= María Elena González Mederos =

Cuban-American government statistician, poetry translator, and human rights activist

María Elena González Mederos (1932 – February 19, 1996) was a Cuban-American government statistician, poetry translator, and human rights activist.

==Early life and education==
González was born in Cuba, the daughter of Cuban human rights activist Elena Mederos. She became a student at the University of Havana before and completing a degree at the University of Chicago in 1953. She left Cuba with her mother in 1961, earned a master's degree at the London School of Economics in 1963, and earned a second master's degree at Columbia University in 1968 with the thesis An optimal sample design for a job vacancy survey.

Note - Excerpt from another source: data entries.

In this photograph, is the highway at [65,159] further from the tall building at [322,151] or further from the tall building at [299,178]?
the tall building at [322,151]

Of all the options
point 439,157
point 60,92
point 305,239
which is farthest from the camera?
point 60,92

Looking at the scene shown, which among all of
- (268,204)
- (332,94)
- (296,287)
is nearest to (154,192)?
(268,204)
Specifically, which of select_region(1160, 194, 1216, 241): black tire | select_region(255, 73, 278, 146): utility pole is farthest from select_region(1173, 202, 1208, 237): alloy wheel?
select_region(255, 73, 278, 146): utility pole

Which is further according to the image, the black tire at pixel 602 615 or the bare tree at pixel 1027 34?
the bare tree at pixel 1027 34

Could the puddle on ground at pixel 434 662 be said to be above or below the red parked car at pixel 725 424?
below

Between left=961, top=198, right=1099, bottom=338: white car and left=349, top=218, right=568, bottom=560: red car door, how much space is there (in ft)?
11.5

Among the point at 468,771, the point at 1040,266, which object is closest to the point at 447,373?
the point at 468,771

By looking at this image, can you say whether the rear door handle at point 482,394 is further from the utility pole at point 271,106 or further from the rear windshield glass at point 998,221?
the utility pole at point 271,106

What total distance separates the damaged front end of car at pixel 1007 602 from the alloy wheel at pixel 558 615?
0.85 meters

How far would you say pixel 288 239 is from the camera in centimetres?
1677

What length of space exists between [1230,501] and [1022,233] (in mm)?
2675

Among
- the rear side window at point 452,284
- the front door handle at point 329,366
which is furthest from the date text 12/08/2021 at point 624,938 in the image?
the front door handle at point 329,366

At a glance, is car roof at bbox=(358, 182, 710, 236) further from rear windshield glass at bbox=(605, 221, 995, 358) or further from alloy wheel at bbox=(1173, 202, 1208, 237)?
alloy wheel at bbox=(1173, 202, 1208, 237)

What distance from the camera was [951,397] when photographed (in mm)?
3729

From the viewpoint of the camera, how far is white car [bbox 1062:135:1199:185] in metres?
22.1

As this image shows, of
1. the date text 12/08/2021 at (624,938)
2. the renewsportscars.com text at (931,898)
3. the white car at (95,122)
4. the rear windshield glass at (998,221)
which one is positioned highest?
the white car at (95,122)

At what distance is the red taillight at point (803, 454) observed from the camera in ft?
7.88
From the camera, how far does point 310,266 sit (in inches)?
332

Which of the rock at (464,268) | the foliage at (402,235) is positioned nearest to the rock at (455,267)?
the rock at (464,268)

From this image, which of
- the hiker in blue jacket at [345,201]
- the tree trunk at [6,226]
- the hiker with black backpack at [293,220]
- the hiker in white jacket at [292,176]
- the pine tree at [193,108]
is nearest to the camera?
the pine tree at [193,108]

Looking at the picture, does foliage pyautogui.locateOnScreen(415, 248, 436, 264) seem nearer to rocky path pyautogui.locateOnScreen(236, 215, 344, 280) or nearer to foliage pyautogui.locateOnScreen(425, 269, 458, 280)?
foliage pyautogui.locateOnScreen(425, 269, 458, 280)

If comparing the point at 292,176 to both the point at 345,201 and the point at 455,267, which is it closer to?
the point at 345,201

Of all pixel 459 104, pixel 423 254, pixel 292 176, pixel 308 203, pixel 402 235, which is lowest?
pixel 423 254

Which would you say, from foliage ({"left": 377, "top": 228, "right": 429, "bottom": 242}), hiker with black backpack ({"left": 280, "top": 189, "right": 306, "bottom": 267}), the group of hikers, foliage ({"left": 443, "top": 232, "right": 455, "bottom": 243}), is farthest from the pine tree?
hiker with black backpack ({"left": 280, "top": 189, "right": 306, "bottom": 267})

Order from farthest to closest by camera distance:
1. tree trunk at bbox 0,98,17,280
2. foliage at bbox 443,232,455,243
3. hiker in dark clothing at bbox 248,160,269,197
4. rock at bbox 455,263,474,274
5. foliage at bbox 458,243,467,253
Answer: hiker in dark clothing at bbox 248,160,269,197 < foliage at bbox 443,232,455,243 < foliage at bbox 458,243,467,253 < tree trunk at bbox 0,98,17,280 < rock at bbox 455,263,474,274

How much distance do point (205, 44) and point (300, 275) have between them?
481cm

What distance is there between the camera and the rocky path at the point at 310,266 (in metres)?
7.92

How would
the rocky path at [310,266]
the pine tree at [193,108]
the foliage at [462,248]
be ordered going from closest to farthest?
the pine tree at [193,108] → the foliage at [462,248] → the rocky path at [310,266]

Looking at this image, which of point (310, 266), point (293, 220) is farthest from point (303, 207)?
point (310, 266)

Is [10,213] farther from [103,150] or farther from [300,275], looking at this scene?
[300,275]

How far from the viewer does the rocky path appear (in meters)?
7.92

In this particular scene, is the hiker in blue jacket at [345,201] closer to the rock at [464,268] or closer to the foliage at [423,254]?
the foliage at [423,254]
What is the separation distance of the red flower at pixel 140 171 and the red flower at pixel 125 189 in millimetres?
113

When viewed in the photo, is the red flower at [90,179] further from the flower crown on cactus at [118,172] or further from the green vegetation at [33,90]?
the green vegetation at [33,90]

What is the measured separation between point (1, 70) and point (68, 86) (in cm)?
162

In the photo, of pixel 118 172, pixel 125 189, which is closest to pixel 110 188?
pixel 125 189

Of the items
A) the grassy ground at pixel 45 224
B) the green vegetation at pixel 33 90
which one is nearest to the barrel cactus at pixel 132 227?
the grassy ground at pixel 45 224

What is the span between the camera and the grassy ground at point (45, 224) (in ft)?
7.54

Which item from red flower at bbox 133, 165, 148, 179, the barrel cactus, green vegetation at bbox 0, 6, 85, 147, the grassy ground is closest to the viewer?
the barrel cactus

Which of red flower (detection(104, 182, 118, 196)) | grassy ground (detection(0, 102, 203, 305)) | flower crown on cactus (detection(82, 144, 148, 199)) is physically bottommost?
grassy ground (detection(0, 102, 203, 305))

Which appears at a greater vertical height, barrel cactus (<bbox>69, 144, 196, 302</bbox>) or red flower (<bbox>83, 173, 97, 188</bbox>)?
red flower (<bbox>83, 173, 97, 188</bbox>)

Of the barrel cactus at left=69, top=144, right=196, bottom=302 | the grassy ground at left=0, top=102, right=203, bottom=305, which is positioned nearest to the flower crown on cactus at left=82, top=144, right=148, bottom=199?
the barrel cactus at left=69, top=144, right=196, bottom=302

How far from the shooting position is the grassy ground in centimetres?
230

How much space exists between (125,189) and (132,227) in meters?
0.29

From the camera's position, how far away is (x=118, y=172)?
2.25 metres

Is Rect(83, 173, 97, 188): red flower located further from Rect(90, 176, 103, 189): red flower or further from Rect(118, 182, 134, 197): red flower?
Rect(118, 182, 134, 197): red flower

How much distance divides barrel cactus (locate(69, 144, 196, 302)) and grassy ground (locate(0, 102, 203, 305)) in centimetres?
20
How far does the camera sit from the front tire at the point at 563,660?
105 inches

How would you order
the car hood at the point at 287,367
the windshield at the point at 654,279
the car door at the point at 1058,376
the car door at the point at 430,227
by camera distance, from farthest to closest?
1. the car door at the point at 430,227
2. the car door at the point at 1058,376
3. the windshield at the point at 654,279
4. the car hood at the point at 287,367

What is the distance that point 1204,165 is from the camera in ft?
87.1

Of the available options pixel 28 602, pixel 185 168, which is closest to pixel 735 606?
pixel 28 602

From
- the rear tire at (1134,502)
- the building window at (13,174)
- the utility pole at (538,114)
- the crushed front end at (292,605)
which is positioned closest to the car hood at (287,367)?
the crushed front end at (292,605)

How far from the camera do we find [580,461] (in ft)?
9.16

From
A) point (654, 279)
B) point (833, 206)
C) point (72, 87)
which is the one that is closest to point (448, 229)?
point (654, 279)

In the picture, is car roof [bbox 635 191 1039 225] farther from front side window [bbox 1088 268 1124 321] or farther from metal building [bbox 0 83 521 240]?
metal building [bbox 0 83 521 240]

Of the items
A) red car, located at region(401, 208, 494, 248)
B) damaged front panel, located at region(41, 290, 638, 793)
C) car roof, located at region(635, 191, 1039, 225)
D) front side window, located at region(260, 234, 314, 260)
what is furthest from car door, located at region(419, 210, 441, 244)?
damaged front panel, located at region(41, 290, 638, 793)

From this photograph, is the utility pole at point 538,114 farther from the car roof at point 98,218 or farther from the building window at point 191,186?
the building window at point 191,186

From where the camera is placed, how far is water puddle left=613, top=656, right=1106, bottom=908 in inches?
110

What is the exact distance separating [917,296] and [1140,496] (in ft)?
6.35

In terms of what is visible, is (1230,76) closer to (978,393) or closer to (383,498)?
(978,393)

==Career and statistical recognition==
González joined the US government service in 1970 as a statistician for the United States Census Bureau. In 1974, she moved to the Office of Management and Budget, where she worked for the rest of her life, including founding and serving for 20 years as chair of the Federal Committee on Statistical Methodology, and participating in the Inter-American Statistical Conference, Inter-American Statistical Institute, and United Nations Economic Commission for Latin America and the Caribbean.

She was named as a Fellow of the American Statistical Association in 1982, and also became an Elected Member of the International Statistical Institute. She was president of the Washington Statistical Society for the 1983–1984 term. An edited volume of research on methodology in statistical economics, Turning Administrative Systems Into Information Systems (1995), was dedicated in her honor.

==Translation and activism==
González became the translator into English of the book La Campana Del Alba [The Bell of Dawn], children's poems by Cuban political prisoner Ernesto Díaz Rodríguez, smuggled from his prison and published in 1989. She also worked to pressure Cuba to release its political prisoners, and served as treasurer for Cuban human rights organization Of Human Rights.